ERP移行はゴールとせず、データや国産SaaSの活用を
大谷:ERP移行後には、AIやIoTを導入したり、売上に貢献するITに挑戦したりと、色々な野望を達成している情シスの話を聞きます。ERP移行後に見える未来を最後にお聞きしたいです。
クレスコ 横尾氏:ERPを移行した後に未来を描くのではなく、移行前の段階から想定することが大事だと伝えたいです。なにしろERP移行は大仕事であり、それを終えてから構想しても、へとへとな状態ですぐに始められません。移行で得られた知見が断絶することすら起こり得るので、ERP移行が走り出す前から未来を見据えることが重要だと思っています。
エイトレッド 青木氏:ERP移行はゴールではないです。ワークフローでいうと、野良のExcelや申請書はまだまだ残ります。今は、市民開発で現場がワークフローをつくれる時代なため、ワークフローを統合するなど全員体制で会社を良くしていくのが先の未来になります。
ウイングアーク 佐土原氏:先ほどのアンケートには続きがあり、今後データをどう活用していきたいかという質問に対して、需要予測や収益シミュレーションが挙がりました。データとデータをつなぐことに加え、データのシミュレーションを支援することで、企業の業績向上に寄与していきたいです。
サイボウズ 百目鬼氏:大変なERP移行を経て、適材適所でシステムを振り分けた後は、是非そのシステムを楽しんで欲しいです。kintoneの場合、AI機能を試せる「kintone AIラボ」を用意しています。

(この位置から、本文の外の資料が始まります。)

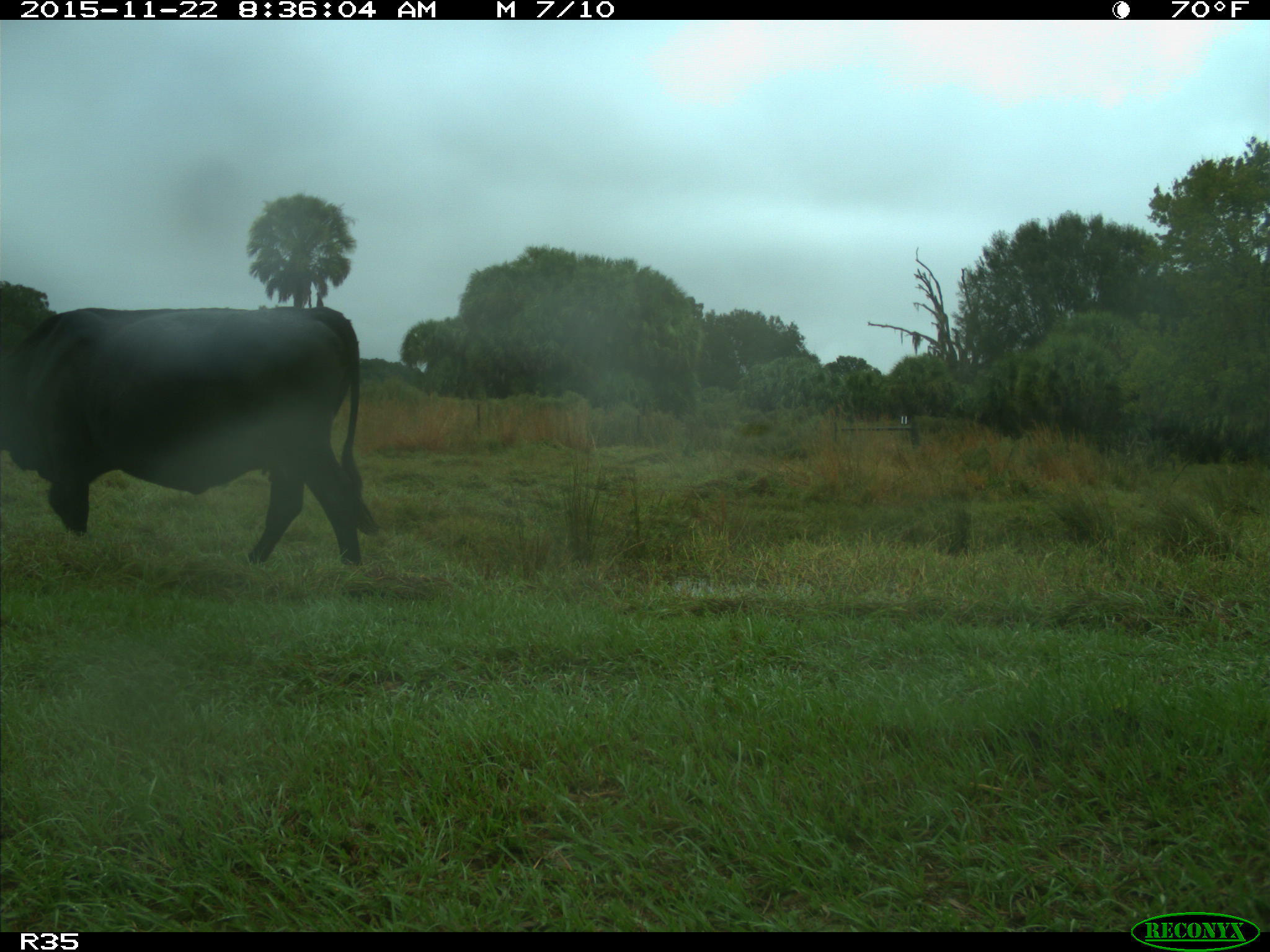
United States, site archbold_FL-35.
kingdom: Animalia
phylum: Chordata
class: Mammalia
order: Artiodactyla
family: Bovidae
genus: Bos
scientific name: Bos taurus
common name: domestic cow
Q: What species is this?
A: Bos taurus (domestic cow).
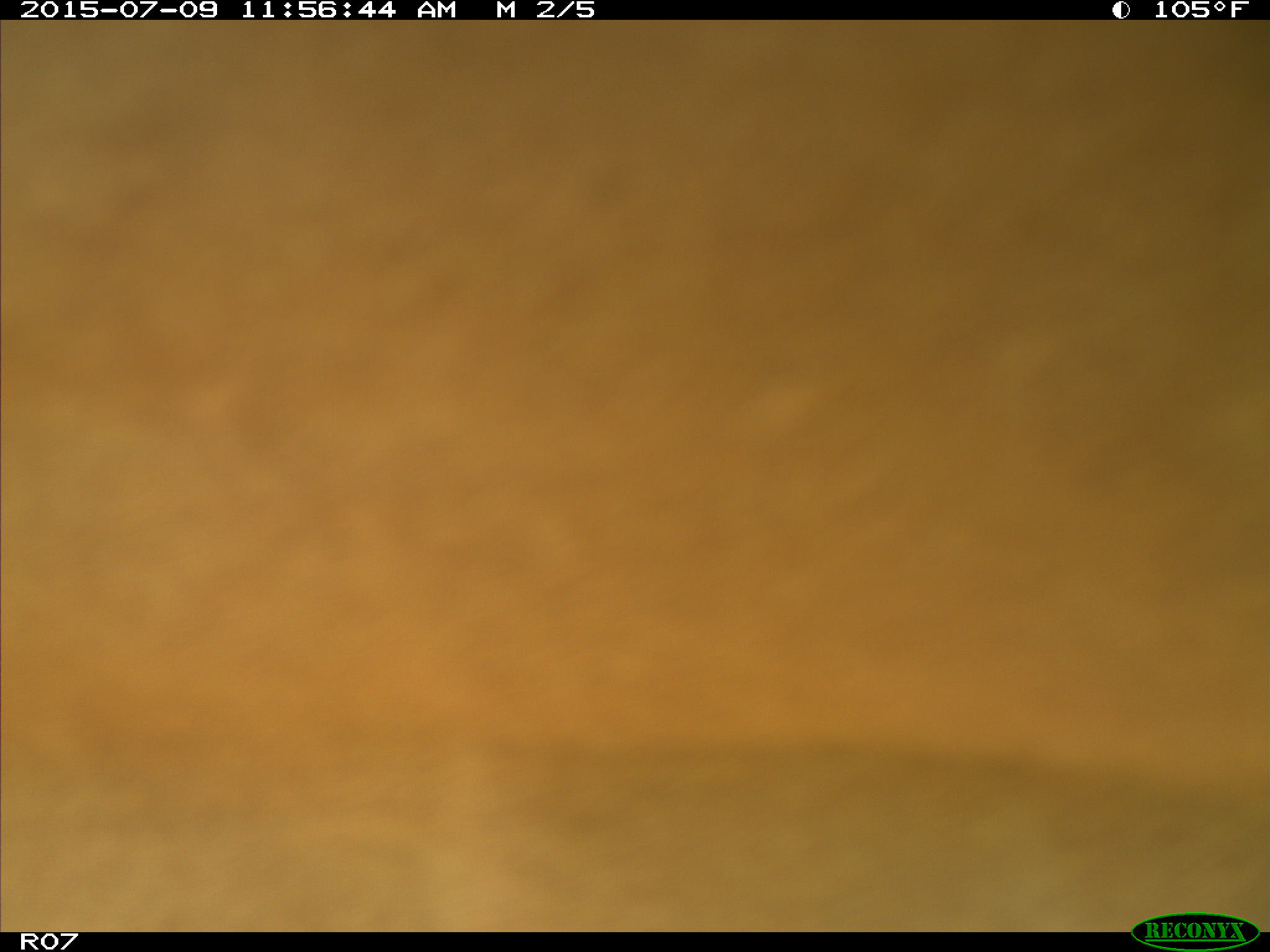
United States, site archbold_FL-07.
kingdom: Animalia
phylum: Chordata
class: Mammalia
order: Artiodactyla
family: Bovidae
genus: Bos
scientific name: Bos taurus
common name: domestic cow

セゾンテクノロジー 松ヶ谷氏:オフロードでシステムを分散した後は、データをただ連携するだけではもったいないです。各社システムのデータを分析することで新しいインサイトが得られるかもしれませんし、AI活用することで新しい価値を生み出せるかもしれません。我々もデータマネジメントのブループリントを打ち出しながら、皆さんが新しい未来を目指すのを支えていきたいです。